By Aharon Moshe (ben-Dovid) Sanders Sept 26, 2007



This short sequence of words contains some insights that I have come up with and wish to share with anyone who may have happened upon this site. the current concepts were heavily influenced and inspired by Tractate (Masechta) Chagigah. What follows is a sort of meta-anlaysis of the Parsha Bereishis, or borrowing jargon from theater arts, reading the subtext of Bereishis.



My reader my find that the analysis goes off into several different directions at the same time, much like the scientific description of the big bang has massive waves of energy fusing into all directions from some central point, the point itself never being adequately described.



My regular readers (send me an e-mail if you are out there) may notice I have been jazzing up this site with images, color text etc. A large mass of words without images tends to appear mundane. It is also within the nature of the typical internet surfer to view things briefly and only go on if something truly calls their attention.






The space above was intended fro an image, it may get upoaded maybe not.

The first line of Bereishis contains 7 words. The seven words correspond to the seven days of the week. The opening remark ends with Ha-Eretz, which is translated as the earth. I know none of this is Earth Shattering kind of content.

The expalnation then continues with Ha-Eretz we can actually count the hebrew words that are contained within the 1st 5 lines of Bereishis.

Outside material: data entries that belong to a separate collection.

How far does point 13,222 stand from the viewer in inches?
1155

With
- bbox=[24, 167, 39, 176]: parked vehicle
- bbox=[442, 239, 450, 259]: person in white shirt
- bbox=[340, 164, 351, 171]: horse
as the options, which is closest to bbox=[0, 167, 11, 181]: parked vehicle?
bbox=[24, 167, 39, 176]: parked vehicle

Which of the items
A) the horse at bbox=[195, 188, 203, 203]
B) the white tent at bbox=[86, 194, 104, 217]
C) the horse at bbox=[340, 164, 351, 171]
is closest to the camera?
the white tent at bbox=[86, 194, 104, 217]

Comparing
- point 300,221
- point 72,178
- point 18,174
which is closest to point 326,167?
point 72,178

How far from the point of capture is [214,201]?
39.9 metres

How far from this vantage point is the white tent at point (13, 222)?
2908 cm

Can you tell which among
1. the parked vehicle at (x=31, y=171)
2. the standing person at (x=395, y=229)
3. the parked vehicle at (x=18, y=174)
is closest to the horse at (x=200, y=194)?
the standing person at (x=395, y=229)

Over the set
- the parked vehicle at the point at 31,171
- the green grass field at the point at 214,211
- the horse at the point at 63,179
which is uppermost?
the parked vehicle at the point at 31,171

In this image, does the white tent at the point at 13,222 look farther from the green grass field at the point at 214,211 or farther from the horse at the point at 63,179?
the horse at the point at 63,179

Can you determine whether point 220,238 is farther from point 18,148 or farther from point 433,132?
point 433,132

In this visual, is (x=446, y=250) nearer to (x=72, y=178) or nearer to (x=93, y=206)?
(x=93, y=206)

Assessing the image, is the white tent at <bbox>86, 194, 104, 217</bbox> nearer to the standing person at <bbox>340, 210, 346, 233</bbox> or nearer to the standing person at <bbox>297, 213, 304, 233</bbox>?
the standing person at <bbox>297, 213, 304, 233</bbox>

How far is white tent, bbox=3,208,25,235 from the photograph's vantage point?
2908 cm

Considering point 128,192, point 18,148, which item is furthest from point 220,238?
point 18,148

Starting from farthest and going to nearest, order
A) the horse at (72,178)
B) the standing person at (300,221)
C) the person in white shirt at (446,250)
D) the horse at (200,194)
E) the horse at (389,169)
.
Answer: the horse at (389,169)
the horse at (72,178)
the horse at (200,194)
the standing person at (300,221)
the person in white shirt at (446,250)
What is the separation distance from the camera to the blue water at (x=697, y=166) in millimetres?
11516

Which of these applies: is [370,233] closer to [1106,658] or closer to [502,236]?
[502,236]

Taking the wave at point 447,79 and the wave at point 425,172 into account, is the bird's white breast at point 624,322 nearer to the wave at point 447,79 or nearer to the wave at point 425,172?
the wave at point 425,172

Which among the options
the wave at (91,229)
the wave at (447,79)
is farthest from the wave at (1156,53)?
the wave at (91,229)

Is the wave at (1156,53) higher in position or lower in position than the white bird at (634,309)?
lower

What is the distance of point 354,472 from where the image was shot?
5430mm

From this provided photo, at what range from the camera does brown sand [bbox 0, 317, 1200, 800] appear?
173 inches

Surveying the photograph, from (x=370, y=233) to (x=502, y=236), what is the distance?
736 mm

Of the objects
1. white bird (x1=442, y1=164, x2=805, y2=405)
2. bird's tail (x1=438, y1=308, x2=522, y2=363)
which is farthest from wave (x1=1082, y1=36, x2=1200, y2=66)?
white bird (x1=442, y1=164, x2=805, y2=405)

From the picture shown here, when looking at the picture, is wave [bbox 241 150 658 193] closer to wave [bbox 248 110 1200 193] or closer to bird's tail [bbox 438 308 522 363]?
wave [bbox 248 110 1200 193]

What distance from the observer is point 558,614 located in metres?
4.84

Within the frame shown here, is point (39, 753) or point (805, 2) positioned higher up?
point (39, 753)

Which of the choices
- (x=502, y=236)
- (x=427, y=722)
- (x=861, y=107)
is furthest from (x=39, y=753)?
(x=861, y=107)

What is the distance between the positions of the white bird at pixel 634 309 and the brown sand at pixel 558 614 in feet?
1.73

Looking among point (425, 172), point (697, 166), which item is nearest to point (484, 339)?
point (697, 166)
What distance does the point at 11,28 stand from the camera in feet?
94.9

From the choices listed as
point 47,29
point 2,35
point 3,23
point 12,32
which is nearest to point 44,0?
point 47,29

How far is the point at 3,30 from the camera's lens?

Try it each and every time there should be no surprise that there are 52.

So, we have the first sentence of Bereishis which contains seven words which sets an important cycle, the week. Then by the end of the Torah's description Bereishis 1-5, we have the completion of the first day of creation Yom Echod! I might be looking for holidays here but Yom Echod- the first day, seems like something worth celebrating.

The Torah gets these concepts out there in 52 words, which correspond to the 52 weeks of a year. All this of course in One Day of Hashem's creation!